Süßes Leben oder süßer Tod
Während in Belgien und den Niederlanden Euthanasie („Tötung auf Verlangen“) schon seit 2002 möglich ist, haben die Schweiz (2012) und Deutschland (2020) den sogenannten „assistierten Selbstmord“ gesetzlich erlaubt. Solche und ähnlich freisinnige oder liberale Regelungen erschienen im häufig als urkonservativ titulierten Österreich lange Zeit unvorstellbar. Aber jetzt hat der Verfassungsgerichtshof wegen insgesamt vier Eingaben die Paragraphen 77 und 78 des österreichischen Strafgesetzbuches überprüft und wollte die Frage beantworten, ob das Verbot der Tötung auf Verlangen bzw. des assistierten Selbstmordes verfassungsgemäß sei. Das am 11. Dezember 2020 bei riesigem in- und ausländischem Interesse verkündete Erkenntnis besagt, dass die Unterstützung beim Selbstmord in Ausnahmefällen nicht zu bestrafen sei (sehr wohl aber weiterhin die Tötung auf Verlangen, also Euthanasie). Der Regierung wurde bis 31. Dezember 2021 Zeit gegeben, eine neue, verfassungskonforme Regelung auszuarbeiten. Sonst wäre ab 2022 der assistierte Selbstmord ohne Einschränkungen möglich gewesen.
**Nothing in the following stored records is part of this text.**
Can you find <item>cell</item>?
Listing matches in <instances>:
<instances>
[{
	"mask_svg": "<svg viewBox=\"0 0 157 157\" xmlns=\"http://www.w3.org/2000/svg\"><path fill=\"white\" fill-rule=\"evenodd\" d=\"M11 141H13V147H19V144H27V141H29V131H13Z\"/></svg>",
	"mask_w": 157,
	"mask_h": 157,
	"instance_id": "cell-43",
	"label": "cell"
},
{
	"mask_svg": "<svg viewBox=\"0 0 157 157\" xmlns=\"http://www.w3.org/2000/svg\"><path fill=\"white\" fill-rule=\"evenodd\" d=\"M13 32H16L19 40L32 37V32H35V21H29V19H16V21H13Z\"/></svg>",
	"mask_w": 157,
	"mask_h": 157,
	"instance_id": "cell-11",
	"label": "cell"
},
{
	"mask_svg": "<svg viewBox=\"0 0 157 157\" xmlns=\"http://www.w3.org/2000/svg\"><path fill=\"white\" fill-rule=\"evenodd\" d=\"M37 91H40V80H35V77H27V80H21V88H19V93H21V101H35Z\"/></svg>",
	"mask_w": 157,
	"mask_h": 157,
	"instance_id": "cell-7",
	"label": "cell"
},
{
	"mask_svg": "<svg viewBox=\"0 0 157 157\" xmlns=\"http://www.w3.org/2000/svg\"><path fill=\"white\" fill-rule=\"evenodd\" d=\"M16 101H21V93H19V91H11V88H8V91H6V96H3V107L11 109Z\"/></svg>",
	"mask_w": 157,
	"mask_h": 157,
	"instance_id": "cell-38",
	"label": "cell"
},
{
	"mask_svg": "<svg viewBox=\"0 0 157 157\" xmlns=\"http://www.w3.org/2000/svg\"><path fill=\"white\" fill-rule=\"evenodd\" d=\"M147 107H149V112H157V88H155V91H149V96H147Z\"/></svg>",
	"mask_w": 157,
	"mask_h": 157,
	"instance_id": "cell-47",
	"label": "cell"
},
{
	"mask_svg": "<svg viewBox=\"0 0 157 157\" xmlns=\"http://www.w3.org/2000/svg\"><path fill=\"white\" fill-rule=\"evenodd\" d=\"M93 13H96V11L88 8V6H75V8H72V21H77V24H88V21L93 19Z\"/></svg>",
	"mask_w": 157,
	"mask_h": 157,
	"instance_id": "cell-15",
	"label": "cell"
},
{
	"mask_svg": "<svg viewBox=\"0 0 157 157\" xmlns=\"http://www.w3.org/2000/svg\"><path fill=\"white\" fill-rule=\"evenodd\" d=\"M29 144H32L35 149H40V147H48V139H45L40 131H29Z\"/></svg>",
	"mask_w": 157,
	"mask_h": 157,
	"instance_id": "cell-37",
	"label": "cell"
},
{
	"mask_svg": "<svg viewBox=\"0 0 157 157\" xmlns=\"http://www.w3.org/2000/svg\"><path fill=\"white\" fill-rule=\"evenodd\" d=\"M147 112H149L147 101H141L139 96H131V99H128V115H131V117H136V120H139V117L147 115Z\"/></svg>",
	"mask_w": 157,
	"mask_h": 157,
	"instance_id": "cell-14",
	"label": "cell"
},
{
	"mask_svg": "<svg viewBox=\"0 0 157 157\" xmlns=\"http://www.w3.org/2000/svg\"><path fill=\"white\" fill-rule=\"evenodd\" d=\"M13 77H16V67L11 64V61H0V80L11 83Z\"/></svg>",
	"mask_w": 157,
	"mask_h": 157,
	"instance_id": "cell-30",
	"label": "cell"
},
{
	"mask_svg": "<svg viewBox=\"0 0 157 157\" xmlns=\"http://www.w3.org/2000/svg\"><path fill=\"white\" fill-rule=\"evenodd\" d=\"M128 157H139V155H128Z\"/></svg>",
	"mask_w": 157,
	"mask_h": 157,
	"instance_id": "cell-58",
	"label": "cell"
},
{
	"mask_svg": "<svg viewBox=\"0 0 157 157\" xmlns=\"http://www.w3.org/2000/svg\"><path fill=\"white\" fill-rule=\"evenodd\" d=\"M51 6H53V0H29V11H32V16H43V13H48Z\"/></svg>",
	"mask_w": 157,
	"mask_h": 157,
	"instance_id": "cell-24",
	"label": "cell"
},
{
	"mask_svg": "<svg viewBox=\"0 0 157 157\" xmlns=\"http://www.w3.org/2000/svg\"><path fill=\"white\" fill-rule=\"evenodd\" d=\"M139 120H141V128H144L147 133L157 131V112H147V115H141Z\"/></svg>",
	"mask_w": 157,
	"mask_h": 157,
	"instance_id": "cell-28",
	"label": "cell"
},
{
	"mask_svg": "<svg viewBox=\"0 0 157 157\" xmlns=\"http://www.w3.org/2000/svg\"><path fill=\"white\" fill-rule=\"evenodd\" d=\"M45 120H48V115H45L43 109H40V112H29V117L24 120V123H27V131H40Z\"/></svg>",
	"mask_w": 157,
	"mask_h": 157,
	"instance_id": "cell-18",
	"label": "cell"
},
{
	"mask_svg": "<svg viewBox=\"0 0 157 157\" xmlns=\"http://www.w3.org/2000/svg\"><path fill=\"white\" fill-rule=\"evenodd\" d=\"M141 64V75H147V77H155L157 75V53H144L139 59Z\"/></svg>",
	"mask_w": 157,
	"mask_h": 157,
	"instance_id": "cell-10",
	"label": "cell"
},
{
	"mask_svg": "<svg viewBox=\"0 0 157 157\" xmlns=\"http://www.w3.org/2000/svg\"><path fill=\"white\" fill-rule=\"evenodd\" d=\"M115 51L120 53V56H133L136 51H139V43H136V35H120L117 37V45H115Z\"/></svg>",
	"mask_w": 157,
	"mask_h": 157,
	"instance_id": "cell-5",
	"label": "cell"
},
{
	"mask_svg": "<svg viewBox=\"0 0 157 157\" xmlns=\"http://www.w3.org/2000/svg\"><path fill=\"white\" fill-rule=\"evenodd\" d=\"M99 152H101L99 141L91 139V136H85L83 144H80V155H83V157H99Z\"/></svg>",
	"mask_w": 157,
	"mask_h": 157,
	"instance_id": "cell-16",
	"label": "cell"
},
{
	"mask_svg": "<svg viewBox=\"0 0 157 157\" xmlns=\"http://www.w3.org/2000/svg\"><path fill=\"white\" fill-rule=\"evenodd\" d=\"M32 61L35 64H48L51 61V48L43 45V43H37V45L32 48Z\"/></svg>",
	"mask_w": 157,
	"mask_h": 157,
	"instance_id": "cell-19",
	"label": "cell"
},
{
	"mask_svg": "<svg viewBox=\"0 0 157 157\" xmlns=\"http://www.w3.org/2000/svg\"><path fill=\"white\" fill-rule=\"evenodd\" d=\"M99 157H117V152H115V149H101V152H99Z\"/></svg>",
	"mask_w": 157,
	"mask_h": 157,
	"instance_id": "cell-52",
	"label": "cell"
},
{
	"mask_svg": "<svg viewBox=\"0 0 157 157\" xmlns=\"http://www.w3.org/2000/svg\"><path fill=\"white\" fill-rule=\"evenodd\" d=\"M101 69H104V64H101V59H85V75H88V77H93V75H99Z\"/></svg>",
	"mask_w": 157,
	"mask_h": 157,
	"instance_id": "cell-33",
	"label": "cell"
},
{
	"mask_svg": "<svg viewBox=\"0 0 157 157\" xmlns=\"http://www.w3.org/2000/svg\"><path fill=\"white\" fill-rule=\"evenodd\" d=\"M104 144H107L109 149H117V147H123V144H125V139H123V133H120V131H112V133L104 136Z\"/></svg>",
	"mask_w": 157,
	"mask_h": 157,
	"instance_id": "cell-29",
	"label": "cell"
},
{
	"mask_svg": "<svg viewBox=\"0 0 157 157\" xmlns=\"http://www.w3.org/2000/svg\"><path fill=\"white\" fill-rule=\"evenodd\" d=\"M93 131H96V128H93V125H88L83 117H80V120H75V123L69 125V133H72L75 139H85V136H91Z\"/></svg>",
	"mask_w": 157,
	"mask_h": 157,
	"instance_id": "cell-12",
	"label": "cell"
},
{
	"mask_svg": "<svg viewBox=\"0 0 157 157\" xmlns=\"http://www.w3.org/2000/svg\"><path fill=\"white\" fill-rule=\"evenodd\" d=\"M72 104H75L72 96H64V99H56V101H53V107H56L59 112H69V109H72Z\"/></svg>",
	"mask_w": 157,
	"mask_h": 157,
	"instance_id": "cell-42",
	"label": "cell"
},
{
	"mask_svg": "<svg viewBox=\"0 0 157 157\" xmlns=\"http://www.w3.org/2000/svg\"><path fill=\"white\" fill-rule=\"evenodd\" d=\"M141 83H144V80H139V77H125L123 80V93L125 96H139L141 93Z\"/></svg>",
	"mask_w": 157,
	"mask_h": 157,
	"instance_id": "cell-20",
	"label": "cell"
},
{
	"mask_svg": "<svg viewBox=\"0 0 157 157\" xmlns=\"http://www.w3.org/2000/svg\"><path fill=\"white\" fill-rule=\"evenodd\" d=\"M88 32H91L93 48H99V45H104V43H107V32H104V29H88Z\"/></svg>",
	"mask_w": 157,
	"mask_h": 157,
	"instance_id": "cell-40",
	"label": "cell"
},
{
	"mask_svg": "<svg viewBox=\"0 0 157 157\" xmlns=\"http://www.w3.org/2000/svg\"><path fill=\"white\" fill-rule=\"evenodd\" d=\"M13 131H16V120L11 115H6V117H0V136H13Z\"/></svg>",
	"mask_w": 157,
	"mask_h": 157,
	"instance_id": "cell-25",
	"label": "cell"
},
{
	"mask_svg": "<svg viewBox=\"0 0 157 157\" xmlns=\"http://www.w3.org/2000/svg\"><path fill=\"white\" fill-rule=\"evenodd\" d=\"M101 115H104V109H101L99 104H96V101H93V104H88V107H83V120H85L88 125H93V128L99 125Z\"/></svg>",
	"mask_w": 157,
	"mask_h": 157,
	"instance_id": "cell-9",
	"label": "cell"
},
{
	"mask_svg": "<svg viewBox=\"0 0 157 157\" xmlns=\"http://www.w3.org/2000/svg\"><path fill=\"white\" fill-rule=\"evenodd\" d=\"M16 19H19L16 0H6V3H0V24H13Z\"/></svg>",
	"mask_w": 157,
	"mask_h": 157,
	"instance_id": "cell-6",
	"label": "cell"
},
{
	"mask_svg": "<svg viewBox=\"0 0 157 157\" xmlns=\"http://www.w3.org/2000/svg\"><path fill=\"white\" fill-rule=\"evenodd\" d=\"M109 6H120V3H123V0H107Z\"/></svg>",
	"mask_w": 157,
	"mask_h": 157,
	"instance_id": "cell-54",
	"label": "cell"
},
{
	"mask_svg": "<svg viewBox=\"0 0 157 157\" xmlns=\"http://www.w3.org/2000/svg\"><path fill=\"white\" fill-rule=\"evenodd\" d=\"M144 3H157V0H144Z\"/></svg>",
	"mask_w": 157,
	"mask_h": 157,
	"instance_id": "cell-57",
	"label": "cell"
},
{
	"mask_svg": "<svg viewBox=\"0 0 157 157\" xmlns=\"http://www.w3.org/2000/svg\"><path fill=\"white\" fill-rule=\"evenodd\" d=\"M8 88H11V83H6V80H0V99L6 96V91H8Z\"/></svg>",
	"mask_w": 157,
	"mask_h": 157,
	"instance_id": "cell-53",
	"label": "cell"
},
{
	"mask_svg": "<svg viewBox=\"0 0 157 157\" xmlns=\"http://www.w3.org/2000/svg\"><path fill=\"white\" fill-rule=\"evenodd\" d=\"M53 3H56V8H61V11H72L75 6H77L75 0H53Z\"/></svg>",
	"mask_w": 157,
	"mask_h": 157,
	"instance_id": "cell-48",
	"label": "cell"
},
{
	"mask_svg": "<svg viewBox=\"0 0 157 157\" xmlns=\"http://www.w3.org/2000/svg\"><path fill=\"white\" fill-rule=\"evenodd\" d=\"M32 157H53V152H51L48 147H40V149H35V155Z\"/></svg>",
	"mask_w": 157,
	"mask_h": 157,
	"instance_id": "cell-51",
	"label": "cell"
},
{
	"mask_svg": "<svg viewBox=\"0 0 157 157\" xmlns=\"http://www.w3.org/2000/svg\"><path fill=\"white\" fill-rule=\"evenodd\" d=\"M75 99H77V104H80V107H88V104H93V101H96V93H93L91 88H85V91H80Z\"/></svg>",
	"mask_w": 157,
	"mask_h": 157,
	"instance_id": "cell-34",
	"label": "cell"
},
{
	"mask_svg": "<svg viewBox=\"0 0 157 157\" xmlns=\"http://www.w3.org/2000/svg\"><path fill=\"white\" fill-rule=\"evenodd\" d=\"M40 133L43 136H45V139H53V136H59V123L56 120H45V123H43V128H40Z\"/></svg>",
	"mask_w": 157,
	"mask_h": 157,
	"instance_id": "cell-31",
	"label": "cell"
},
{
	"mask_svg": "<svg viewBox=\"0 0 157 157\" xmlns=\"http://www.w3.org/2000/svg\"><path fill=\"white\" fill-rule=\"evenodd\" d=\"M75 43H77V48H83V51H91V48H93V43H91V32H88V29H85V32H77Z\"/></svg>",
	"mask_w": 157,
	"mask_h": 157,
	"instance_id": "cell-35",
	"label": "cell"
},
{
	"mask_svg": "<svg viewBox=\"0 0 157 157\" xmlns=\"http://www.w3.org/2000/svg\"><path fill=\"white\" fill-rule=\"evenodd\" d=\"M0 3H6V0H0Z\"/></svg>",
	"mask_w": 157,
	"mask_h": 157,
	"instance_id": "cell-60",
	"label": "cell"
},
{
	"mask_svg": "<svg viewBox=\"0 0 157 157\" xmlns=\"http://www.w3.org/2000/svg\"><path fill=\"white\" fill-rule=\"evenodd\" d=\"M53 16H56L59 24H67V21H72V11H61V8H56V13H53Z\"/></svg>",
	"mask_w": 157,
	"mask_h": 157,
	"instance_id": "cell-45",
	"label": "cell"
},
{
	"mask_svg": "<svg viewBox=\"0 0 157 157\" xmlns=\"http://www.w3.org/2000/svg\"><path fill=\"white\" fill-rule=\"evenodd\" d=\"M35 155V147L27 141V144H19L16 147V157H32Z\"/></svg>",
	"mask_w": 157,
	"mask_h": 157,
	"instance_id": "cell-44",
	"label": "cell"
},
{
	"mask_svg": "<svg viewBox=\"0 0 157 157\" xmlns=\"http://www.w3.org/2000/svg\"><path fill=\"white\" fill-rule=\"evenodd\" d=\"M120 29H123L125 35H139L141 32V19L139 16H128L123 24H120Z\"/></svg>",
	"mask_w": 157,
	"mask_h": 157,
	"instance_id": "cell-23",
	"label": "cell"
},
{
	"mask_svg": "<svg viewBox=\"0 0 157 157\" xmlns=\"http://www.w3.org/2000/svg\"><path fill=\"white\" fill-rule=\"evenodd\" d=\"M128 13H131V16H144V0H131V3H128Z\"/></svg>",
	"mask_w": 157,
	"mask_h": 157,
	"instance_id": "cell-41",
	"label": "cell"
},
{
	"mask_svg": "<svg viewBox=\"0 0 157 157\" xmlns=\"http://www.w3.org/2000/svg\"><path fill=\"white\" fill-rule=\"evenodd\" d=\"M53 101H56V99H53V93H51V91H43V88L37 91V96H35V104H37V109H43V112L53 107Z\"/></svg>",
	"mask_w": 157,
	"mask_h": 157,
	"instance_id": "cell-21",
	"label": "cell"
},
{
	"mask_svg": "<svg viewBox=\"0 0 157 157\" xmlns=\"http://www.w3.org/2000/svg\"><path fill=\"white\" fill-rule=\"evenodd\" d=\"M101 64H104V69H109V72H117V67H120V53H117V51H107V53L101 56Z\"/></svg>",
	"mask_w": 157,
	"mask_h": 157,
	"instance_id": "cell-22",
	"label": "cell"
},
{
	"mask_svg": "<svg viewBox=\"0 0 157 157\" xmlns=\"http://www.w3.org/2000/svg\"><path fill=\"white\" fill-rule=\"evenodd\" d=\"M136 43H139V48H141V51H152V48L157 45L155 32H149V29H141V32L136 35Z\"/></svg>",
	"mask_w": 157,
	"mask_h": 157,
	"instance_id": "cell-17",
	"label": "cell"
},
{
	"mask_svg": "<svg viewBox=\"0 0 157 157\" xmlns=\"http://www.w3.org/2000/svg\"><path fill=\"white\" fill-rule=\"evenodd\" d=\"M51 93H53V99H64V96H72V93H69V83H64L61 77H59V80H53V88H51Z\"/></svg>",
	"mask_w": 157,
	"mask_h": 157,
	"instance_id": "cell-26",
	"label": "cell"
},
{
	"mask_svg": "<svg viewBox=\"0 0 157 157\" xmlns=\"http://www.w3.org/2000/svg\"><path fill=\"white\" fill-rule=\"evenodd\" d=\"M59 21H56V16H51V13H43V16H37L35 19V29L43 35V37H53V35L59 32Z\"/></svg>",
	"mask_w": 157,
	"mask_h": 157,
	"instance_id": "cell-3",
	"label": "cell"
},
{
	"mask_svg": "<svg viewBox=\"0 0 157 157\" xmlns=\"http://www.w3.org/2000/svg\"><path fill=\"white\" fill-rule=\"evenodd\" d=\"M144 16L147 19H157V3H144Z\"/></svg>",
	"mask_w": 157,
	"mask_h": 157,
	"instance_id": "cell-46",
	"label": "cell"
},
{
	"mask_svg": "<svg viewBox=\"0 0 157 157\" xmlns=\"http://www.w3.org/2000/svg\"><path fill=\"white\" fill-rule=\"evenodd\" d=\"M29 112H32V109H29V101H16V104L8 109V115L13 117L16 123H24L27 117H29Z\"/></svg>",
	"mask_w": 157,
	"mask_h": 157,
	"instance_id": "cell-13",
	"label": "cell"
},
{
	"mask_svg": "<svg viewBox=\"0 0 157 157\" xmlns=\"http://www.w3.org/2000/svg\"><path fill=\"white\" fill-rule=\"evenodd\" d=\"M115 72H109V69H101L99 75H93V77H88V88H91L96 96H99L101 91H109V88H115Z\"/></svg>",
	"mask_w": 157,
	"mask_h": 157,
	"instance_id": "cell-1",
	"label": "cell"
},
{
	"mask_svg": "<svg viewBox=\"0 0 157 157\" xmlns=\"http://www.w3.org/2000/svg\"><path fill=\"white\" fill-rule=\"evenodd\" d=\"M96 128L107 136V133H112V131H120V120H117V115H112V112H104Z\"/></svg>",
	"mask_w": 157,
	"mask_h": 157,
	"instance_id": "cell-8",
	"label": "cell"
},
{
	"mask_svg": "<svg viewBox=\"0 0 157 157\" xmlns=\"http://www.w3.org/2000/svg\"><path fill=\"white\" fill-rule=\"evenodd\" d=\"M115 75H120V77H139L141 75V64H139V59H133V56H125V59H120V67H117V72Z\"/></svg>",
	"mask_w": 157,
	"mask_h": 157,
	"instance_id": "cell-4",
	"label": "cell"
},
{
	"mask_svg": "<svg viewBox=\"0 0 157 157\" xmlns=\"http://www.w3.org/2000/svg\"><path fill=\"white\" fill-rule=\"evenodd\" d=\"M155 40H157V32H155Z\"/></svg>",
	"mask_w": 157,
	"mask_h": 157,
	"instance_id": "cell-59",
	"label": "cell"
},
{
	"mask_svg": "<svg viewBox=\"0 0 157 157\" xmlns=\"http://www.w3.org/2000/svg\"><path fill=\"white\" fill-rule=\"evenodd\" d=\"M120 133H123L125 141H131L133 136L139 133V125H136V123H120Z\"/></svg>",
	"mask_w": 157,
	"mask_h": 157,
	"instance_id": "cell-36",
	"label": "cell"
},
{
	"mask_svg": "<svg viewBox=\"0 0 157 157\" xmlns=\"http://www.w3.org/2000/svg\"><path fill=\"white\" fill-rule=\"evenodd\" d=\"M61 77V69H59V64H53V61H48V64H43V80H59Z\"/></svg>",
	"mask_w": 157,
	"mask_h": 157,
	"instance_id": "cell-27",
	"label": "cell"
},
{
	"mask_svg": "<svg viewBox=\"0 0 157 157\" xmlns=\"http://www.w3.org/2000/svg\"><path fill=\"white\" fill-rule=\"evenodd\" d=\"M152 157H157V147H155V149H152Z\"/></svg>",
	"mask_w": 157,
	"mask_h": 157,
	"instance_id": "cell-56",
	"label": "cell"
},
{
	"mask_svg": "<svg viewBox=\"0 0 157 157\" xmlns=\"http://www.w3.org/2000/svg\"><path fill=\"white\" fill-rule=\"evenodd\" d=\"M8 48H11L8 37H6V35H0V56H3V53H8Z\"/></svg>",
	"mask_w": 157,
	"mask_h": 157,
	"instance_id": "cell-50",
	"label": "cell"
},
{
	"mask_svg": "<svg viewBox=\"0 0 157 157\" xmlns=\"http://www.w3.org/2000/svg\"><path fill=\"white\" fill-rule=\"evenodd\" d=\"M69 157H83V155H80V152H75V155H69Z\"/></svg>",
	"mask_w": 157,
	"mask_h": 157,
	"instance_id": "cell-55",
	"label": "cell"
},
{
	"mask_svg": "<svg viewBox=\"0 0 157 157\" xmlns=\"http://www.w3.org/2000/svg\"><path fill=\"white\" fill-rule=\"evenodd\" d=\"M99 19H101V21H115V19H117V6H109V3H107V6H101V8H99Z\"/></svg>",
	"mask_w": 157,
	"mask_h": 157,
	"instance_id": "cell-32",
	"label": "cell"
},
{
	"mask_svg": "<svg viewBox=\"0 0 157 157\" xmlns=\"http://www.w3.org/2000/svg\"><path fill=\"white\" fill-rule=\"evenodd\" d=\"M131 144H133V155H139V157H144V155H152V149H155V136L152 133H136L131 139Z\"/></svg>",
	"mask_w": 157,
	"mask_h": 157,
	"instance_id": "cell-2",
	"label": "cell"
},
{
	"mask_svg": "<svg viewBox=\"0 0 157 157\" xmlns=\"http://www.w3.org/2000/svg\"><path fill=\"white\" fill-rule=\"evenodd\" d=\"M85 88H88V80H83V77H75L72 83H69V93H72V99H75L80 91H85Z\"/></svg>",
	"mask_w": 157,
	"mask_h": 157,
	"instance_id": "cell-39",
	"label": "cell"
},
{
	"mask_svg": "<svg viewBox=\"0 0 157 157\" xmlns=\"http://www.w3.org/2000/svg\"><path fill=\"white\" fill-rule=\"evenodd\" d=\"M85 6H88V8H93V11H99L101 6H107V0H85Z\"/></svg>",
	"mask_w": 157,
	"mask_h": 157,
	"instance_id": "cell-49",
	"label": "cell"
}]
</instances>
Die Koalition aus der konservativen Österreichischen Volkspartei (ÖVP) und den Grünen hat eine Regelung erarbeitet, laut der den assistierten Selbstmord verlangen kann, wer an einer unheilbaren Krankheit leidet und deshalb unter ständigen Schmerzen leben muss. Die Person muss beschlussfähig und großjährig sein, die österreichische Staatsbürgerschaft besitzen und zwei Ärzte konsultiert haben. Erst nach dreimonatigen Überprüfungen wird entschieden, ob die betreffende Person bei ihrem Todeswunsch geblieben ist. Sie ist dann verpflichtet, persönlich einen Notar aufzusuchen, der einen Akt anlegt. Die Person selbst oder ein(e) Beauftragte(r) muss in einer Apotheke das Gift besorgen. Als begleitende Maßnahme plant die Regierung die drastische Erweiterung der Hospiz- und Palliativbetreuung.
So weit die Fakten. In ihnen sieht der Autor eine eindeutige Fortsetzung der säkularisierten Tendenzen der vergangenen Jahre. Ähnlich wie mit dem vom Europäischen Parlament im Juni mehrheitlich verabschiedeten Matic-Bericht (über die radikale Ausweitung der Abtreibung) werden Tabus gebrochen, die bisher in 2000 Jahren der jüdisch-christlichen Kultur niemals ernsthaft diskutiert oder verhandelt worden sind. Der Schutz des Lebens galt für alle als Grundbedingung. Die Menschheit sollte den Hilferuf, den die Todessehnsucht immer darstellt, trotz des Lärms in der Welt hören. Liebe sei stärker als der Tod, dem nicht das letzte Wort gegeben werden dürfe.